Document passage –

■ ■ ■ ■

Principles are also apolitical. No political action, movement, party, opinion, or “reality” alters the principles of justice themselves. The bottom-line minimum role of such principles is to enable any person anywhere at any time to independently ascertain what is or is not a justifiable act and why.

This may seem to be both a useful form of knowledge and also “impractical.” Yet in both the long run of history and the immediate gaze of moral conscience, such principles are among the most leveraged forms of knowledge. It is precisely this type of knowledge that is capable of producing multi-generation scale positive changes in society. It aids in informing immediate choices, such as ascertaining which legal practices to advocate and which to oppose. Implicit in this is the view that the just and the merely legal in a positivistic sense can and do differ.

Consider, for example, abolitionist opposition to the formerly “legal” practice of slavery. Abolition advocates applied first principles to identifying slavery as unjust even though legal systems permitted and actively supported it (including fugitive slave laws in force in so-called non-slave states). It did so regardless of worldly conventional wisdom of the time, which insisted that slavery had always existed and therefore always would and as a practical matter must—adding that there are certain “necessarily evils” that practical men of the world understand (and go along with). This is not only idle ancient history: the second Fugitive Slave Act was passed into law in the United States Congress so recently as 1850.

A central theme in action-based jurisprudence is differentiating legal theory, legal practice, and ethics based on field boundaries, functions, and methods. The legal specifies the subject of property rights and the circumstances under which force can be justified in response to their violation. Legal theory is therefore narrow in scope. Broader questions of “right and wrong” fall under the scope and methods of both ethics and legal practice.

■ ■ ■ ■

Data entries –

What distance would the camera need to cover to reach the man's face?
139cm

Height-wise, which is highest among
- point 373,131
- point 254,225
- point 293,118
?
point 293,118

■ ■ ■ ■

Objectives –
1 - From the passage on principles of justice, copy the stretch from "Principles are also" through "and do differ.".
2 - Carry on the passage on principles of justice from the point where it ends.

Answers provided –
1 -
Principles are also apolitical. No political action, movement, party, opinion, or “reality” alters the principles of justice themselves. The bottom-line minimum role of such principles is to enable any person anywhere at any time to independently ascertain what is or is not a justifiable act and why.

This may seem to be both a useful form of knowledge and also “impractical.” Yet in both the long run of history and the immediate gaze of moral conscience, such principles are among the most leveraged forms of knowledge. It is precisely this type of knowledge that is capable of producing multi-generation scale positive changes in society. It aids in informing immediate choices, such as ascertaining which legal practices to advocate and which to oppose. Implicit in this is the view that the just and the merely legal in a positivistic sense can and do differ.

2 -
Confusing these domains has been central to the corruption of each (Graf 2011, Part IV). The logical endpoint of such mingling is the unbridled extension of the legal order into all questions of moral preference and right and wrong in general, also known as totalitarianism. Enforcing a version of “moral” or “correct” behavior, whether religious or secular, through legal means displaces legitimate legal justice with a twisted enforced moralism.

Conversely, the exercise of legitimate moral judgment is discouraged or banned, and the failure to employ such judgment excused, particularly for state agents themselves. Excusing state agents from personal responsibility for acts conducted in an official capacity promotes and enables mass immoral action by such agents. “Just doing my job,” “just following orders,” and “just enforcing the law” reflect an ideology that attempts to displace with positive law what is properly within the sphere of personal ethical responsibility.

Replacing law with ethics and replacing ethics with law both fail utterly as constructive strategies. Such mixing destroys useful functions of both law and ethics and promotes the many variants of police states watching over morally denuded populations.

Legal questions must be met with legal approaches and ethical ones with ethical approaches. Clear differentiation and healthy division of labor between law and ethics are part of the bedrock of civilization and are neglected at such civilization’s peril.

*Graf, Konrad. 2011. “Action-Based Jurisprudence: Praxeological Legal Theory in Relation to Economic Theory, Ethics, and Legal Practice,” Libertarian Papers 3, 19.